Islanders received an oversized election mailer in their mailboxes on Tuesday about the fact that fellow Islander and candidate for the King County Council, Richard Mitchell, had represented a convicted murderer in a bid for clemency.
Shirley Wang, whose husband, Paul, was fatally shot and stabbed during a 1987 robbery, told voters in an emotional GOP-funded mailer, not to vote for Mitchell.
Last year, Mitchell spoke for the convicted man, Barry Massey, in a plea for clemency for his role in a brutal murder committed when he was 13. Massey, one of two men convicted for the crime, is now 38. He has been in jail for 24 years.
According to an account in the Seattle Times, the Washington State Republican Party reported the mailing as an in-kind contribution to Councilmember Jane Hague’s re-election campaign.
Mitchell was part of the legal team that asked the state Clemency and Pardons Board to recommend that Gov.

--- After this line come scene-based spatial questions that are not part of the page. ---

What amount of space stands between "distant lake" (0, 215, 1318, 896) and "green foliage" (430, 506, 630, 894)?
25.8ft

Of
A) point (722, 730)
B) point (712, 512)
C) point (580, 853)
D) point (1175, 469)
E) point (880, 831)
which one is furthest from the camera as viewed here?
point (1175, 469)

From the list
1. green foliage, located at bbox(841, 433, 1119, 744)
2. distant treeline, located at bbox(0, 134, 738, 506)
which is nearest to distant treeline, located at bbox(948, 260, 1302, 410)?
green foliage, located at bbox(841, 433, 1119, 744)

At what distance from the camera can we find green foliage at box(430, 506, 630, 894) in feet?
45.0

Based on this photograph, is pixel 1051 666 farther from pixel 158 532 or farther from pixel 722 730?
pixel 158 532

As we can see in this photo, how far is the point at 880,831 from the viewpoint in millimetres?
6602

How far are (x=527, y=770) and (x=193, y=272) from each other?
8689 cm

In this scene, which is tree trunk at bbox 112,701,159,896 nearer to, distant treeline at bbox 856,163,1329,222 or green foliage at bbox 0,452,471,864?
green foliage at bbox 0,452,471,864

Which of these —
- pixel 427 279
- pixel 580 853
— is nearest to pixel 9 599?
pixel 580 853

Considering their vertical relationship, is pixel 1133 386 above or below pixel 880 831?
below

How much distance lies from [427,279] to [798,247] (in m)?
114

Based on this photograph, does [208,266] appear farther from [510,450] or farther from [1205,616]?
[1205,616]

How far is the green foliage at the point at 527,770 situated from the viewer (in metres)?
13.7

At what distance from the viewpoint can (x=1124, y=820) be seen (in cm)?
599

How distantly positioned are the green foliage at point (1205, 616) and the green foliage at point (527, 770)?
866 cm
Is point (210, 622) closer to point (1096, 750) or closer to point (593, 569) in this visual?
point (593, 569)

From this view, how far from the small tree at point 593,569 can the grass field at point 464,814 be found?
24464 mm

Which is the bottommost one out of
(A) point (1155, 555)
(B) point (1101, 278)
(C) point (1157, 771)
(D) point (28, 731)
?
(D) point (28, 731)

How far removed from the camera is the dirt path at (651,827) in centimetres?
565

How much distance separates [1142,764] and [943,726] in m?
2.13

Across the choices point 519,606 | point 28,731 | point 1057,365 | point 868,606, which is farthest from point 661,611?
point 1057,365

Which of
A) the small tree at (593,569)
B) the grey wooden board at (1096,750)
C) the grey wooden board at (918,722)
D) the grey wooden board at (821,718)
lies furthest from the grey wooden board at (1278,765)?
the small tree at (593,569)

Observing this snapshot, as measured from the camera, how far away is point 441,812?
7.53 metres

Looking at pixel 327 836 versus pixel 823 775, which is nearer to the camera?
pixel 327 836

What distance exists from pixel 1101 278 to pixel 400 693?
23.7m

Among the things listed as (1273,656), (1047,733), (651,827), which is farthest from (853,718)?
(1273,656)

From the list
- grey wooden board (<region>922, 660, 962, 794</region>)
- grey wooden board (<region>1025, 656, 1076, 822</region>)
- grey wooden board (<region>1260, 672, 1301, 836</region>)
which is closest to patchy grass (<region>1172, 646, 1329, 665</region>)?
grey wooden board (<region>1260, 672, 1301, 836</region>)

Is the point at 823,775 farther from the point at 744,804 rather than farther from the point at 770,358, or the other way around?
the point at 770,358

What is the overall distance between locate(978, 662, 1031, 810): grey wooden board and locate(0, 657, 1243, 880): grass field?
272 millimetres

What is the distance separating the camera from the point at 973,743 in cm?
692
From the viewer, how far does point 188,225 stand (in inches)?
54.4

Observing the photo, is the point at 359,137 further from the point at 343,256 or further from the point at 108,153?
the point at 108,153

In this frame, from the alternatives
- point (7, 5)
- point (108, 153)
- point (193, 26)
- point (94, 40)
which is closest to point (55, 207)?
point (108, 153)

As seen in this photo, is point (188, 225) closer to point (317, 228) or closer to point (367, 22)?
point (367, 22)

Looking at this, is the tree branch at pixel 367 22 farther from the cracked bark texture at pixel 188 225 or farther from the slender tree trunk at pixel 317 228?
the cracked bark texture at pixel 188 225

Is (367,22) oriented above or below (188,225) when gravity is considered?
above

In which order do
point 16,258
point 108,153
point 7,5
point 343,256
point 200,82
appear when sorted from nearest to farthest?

Chris Gregoire commute the sentence of Massey.
“My heart goes out to the Wang family for their tragic loss,” Mitchell said in a statement last week. “I represented Barry Massey, who at the time of the crime was 13 years old and developmentally delayed, with a mental age of 9.9, because he was one of the youngest children in our nation’s history to be convicted and sentenced as an adult.
“Mitchell said the Republican mailer “regrettably exploits the Wang family’s tragic loss for political gain, and disregards that our justice system depends on counsel coming forward to represent both the victims and those accused or convicted.” Mitchell said he “would never” seek clemency for Michael Harris, the other convicted killer, who was 15 at the time of the murder, “because the evidence suggested that Harris was principally responsible for the murder.” Mitchell was general counsel to Gregoire in 2007 when she refused to free Massey after the clemency board recommended he be released.